API of Treelite Python package.
Treelite: a model compiler for decision tree ensembles
treelite.
Model
(handle=None)¶Decision tree ensemble model
handle (ctypes.c_void_p
, optional) – Initial value of model handle
compile
(dirpath, params=None, compiler='ast_native', verbose=False)¶Generate prediction code from a tree ensemble model. The code will be C99
compliant. One header file (.h) will be generated, along with one or more
source files (.c). Use create_shared()
method to package
prediction code as a dynamic shared library (.so/.dll/.dylib).
Example
The following populates the directory ./model
with source and header
files:
model.compile(dirpath='./my/model', params={}, verbose=True)
If parallel compilation is enabled (parameter parallel_comp
), the files
are in the form of ./my/model/header.h
, ./my/model/main.c
,
./my/model/tu0.c
, ./my/model/tu1.c
and so forth, depending on
the value of parallel_comp
. Otherwise, there will be exactly two files:
./model/header.h
, ./my/model/main.c
deserialize
(filename)¶Deserialize (recover) the model from a checkpoint file in the disk. It is expected that
the file was generated by a call to the serialize()
method.
Note
Use exactly matching versions of Treelite when exchanging checkpoints
We provide ZERO backward compatibility guarantee. You will not be able to recover the model from a checkpoint that was generated by a previous version of Treelite. Both the producer and the consumer of the checkpoint must have the identical major and minor versions of Treelite.
dump_as_json
(*, pretty_print=True)¶Dump the model as a JSON string. This is useful for inspecting details of the tree ensemble model.
export_lib
(toolchain, libpath, params=None, compiler='ast_native', verbose=False, nthread=None, options=None)¶Convenience function: Generate prediction code and immediately turn it into a dynamic shared library. A temporary directory will be created to hold the source files.
toolchain (str
) – which toolchain to use. You may choose one of ‘msvc’, ‘clang’, and ‘gcc’.

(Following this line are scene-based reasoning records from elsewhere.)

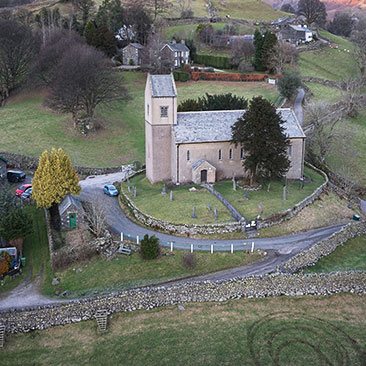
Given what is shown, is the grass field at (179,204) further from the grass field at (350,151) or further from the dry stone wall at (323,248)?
the grass field at (350,151)

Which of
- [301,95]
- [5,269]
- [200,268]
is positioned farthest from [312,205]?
[301,95]

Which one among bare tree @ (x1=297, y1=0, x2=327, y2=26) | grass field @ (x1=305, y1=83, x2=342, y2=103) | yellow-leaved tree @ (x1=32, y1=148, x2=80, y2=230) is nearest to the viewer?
yellow-leaved tree @ (x1=32, y1=148, x2=80, y2=230)

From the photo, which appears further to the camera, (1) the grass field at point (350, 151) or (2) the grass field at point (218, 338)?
(1) the grass field at point (350, 151)

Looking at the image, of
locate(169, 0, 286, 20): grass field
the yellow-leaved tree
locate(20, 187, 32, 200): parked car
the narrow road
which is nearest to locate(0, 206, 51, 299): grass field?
the yellow-leaved tree

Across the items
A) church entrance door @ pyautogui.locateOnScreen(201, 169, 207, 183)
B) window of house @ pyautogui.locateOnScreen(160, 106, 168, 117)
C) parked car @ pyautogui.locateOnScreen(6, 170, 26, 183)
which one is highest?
window of house @ pyautogui.locateOnScreen(160, 106, 168, 117)

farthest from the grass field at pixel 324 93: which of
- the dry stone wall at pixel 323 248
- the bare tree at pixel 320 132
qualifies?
the dry stone wall at pixel 323 248

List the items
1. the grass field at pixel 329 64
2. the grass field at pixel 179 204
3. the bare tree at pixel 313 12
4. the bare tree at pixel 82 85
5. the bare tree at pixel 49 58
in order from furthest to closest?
the bare tree at pixel 313 12 → the grass field at pixel 329 64 → the bare tree at pixel 49 58 → the bare tree at pixel 82 85 → the grass field at pixel 179 204

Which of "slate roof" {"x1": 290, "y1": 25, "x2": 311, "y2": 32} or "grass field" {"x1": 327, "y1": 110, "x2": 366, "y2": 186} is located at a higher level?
"slate roof" {"x1": 290, "y1": 25, "x2": 311, "y2": 32}

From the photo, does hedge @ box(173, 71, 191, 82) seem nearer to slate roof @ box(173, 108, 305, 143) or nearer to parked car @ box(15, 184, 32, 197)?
slate roof @ box(173, 108, 305, 143)
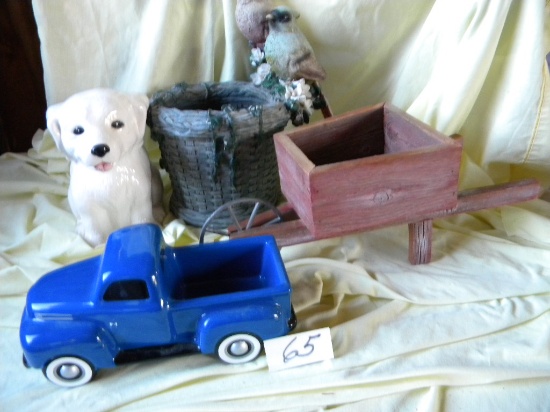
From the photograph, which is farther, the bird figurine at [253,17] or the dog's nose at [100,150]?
the bird figurine at [253,17]

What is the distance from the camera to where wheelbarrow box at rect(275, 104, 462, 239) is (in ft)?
2.00

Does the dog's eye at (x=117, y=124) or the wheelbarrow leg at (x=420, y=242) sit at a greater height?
the dog's eye at (x=117, y=124)

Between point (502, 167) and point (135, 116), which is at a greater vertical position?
point (135, 116)

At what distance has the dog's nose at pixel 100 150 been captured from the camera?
691 mm

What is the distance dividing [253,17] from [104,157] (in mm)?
298

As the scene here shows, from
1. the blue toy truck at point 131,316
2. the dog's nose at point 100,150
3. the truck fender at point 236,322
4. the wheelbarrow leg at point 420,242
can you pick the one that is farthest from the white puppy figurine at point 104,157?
the wheelbarrow leg at point 420,242

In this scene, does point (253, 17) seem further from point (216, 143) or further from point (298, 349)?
point (298, 349)

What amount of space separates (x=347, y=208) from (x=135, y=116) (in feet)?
1.03

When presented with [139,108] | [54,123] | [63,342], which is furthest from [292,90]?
[63,342]

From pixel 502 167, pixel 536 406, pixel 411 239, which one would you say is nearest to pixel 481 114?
pixel 502 167

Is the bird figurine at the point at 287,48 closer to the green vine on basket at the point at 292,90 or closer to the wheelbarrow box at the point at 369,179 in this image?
the green vine on basket at the point at 292,90

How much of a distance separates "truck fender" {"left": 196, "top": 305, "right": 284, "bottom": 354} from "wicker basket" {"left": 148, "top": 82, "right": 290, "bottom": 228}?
0.88 ft

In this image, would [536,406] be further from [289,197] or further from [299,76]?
[299,76]

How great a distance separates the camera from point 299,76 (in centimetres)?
80
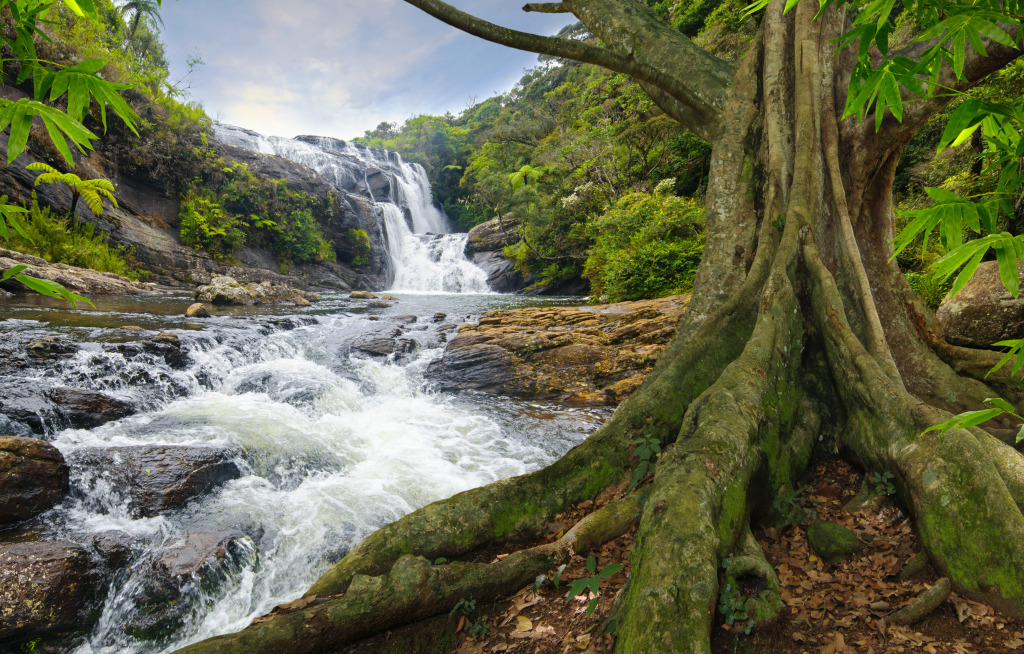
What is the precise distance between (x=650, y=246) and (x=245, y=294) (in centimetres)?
1289

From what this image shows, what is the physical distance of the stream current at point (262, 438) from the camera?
168 inches

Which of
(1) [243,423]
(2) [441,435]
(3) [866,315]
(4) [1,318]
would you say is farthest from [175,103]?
(3) [866,315]

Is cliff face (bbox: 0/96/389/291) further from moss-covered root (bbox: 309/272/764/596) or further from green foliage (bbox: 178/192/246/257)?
moss-covered root (bbox: 309/272/764/596)

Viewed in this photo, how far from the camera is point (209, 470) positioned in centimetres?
555

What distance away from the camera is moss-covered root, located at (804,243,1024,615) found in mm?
2135

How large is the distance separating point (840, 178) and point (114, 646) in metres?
7.16

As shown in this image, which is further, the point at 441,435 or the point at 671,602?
the point at 441,435

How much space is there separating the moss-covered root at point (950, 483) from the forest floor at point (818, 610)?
0.12 meters

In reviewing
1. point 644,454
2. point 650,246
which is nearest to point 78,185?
point 650,246

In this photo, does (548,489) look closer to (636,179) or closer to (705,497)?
(705,497)

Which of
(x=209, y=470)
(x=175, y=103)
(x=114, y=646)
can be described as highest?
(x=175, y=103)

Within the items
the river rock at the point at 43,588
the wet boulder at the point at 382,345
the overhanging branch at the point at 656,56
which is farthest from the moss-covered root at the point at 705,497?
the wet boulder at the point at 382,345

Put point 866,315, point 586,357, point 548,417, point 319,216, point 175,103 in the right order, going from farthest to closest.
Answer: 1. point 319,216
2. point 175,103
3. point 586,357
4. point 548,417
5. point 866,315

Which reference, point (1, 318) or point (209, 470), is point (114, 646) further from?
point (1, 318)
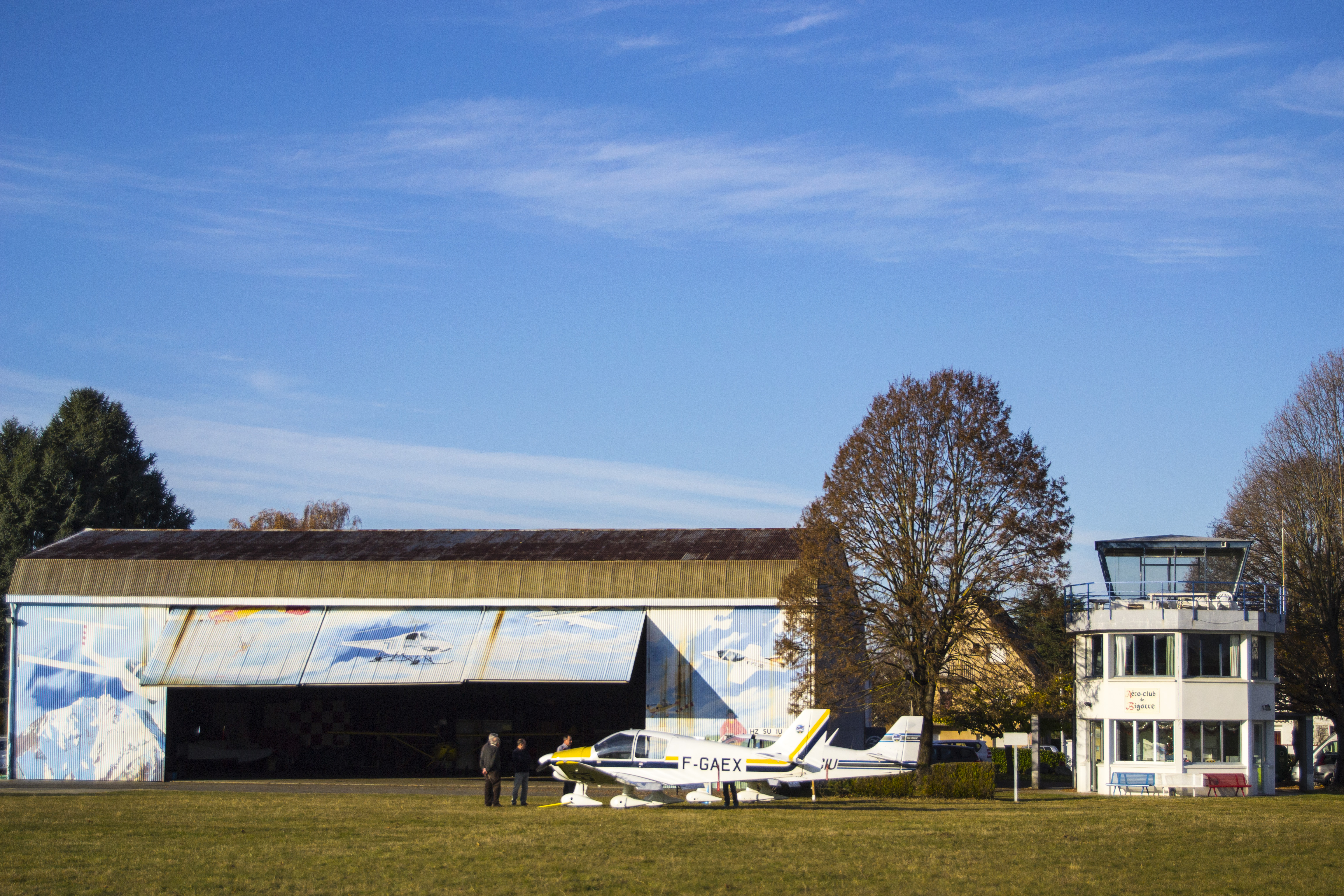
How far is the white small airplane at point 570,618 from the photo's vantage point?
38.3 meters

You may also specify a specific variation of clang or gcc (e.g. ‘gcc-7’)
libpath (str
) – location to save the generated dynamic shared library
params (dict
, optional) – parameters to be passed to the compiler. See
this page for the list of compiler
parameters.
compiler (str
, optional) – name of compiler to use in C code generation
verbose (bool
, optional) – whether to produce extra messages
nthread (int
, optional) – number of threads to use in creating the shared library.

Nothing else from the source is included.